Question: Normalization scaling factors: formula for applying them to raw counts
0
14 months ago by
sovrappensiero10 wrote:

Hello,

I am using both edgeR and DESeq2 to normalize raw counts (it's not RNA-seq data or 16S amplicon seq data...but it is amplicon seq data). I just need to normalize them before creating a visualization. It's preliminary work; so the parts of these packages that calculate differential expression are not useful to me.

I have two sets of scaling factors (from edgeR using the TMM and RLE methods). My question is what is the correct approach for applying these scaling factors to my raw counts. Is it:

``````raw count / scaling factor
``````

or

``````raw count / (library size * scaling factor)
``````

I've been researching these methods and so far I have seen it both ways. I'm still not sure how to just get normalization factors from DESeq2, as I just got that package installed yesterday evening. But I've kept the DESeq2 tag because the question applies to both and if anyone has advice regarding DESeq2 that could be helpful to me and others.

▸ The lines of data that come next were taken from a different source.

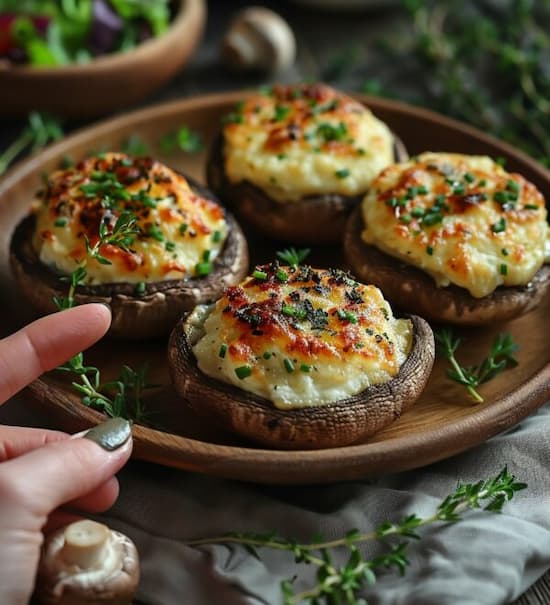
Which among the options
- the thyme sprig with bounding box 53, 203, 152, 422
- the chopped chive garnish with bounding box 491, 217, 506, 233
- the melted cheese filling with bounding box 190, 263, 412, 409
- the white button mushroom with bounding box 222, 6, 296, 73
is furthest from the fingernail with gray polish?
the white button mushroom with bounding box 222, 6, 296, 73

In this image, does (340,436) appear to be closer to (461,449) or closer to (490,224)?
(461,449)

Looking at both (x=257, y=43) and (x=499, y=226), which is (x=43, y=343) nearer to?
(x=499, y=226)

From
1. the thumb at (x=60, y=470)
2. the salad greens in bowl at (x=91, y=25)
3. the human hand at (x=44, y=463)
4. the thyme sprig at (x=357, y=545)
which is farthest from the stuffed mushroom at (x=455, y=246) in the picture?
the salad greens in bowl at (x=91, y=25)

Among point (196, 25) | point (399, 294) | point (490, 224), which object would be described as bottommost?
point (196, 25)

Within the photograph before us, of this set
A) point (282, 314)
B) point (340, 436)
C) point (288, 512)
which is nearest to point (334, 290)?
point (282, 314)

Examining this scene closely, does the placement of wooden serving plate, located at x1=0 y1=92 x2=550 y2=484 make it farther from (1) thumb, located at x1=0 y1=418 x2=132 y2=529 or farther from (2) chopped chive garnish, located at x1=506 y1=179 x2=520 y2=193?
(2) chopped chive garnish, located at x1=506 y1=179 x2=520 y2=193

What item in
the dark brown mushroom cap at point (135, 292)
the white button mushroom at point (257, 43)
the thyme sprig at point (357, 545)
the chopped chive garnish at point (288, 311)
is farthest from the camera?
the white button mushroom at point (257, 43)

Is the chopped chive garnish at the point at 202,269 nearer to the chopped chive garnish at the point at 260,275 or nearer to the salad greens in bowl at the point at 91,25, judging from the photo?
the chopped chive garnish at the point at 260,275
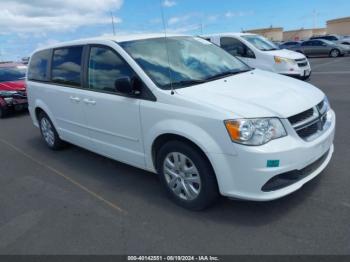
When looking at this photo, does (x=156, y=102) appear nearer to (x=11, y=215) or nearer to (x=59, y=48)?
(x=11, y=215)

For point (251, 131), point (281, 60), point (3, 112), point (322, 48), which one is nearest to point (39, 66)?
point (251, 131)

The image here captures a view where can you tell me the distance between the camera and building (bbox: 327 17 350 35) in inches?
2274

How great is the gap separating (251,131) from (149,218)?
1.44m

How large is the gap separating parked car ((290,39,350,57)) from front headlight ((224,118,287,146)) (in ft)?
79.5

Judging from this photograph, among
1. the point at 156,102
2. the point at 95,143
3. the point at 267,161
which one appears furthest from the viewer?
the point at 95,143

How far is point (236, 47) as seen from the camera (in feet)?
36.3

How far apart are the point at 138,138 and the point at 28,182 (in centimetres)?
205

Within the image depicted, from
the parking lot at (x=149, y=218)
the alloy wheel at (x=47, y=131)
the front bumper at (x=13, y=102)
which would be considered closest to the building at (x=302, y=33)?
the front bumper at (x=13, y=102)

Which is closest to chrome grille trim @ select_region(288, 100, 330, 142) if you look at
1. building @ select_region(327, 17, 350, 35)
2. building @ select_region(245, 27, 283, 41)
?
building @ select_region(327, 17, 350, 35)

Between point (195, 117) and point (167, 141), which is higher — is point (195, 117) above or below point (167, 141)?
above

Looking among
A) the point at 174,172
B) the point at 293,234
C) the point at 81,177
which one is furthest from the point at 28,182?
the point at 293,234

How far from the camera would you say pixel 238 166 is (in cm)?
306

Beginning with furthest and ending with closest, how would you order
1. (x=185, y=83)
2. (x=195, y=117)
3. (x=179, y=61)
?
(x=179, y=61)
(x=185, y=83)
(x=195, y=117)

Rookie question: the dispersion calculation would make sense for evaluating DE, not as part of the normalization, right?

Thanks for the help.

R edger deseq2 normalization • 1.9k views
written 14 months ago by sovrappensiero10
1
13 months ago by
Kevin Blighe45k
Kevin Blighe45k wrote:

To normalise, you do just divide by the size factor (assuming that you have arrived at your size factors in the correct way). This is exemplified in a good example here: Normalization

To obtain the DESeq2 normalisation factors in the first place, you could just first normalise the data in DESeq2 and then use: `sizeFactors(dds)` This is stated in the vignette: Analyzing RNA-seq data with DESeq2

For dispersion, take a look at my answer here: A: Clarification on how DSEeq2 Dispersion Curve is Generated I am almost certain that dispersion is indeed used for DE analysis.

1

Thank you! That was very helpful.

@Kevin: Is this method still valid for scale factors generated by upper quartile or scaled median normalization? Are RLE and median of ratios described in your link the same calculation? Same question for median and scaled median methods?

I cannot say that each normalisation method just involves a division by a particular size factor - each has a different formula that may or may not involve a 'size factor'.

From what I understand, the median ratios method is an extension of RLE, and is currently the method used by DESeq2, as per the link that I gave. For 100% clarification, would suggest re-posting your question on the Bioconductor forum where the DESeq2 developers are more likely to respond.

A good practice would be to calculate the size factors manually and then via DESeq2, and then you'll have empirical evidence of how exactly it works.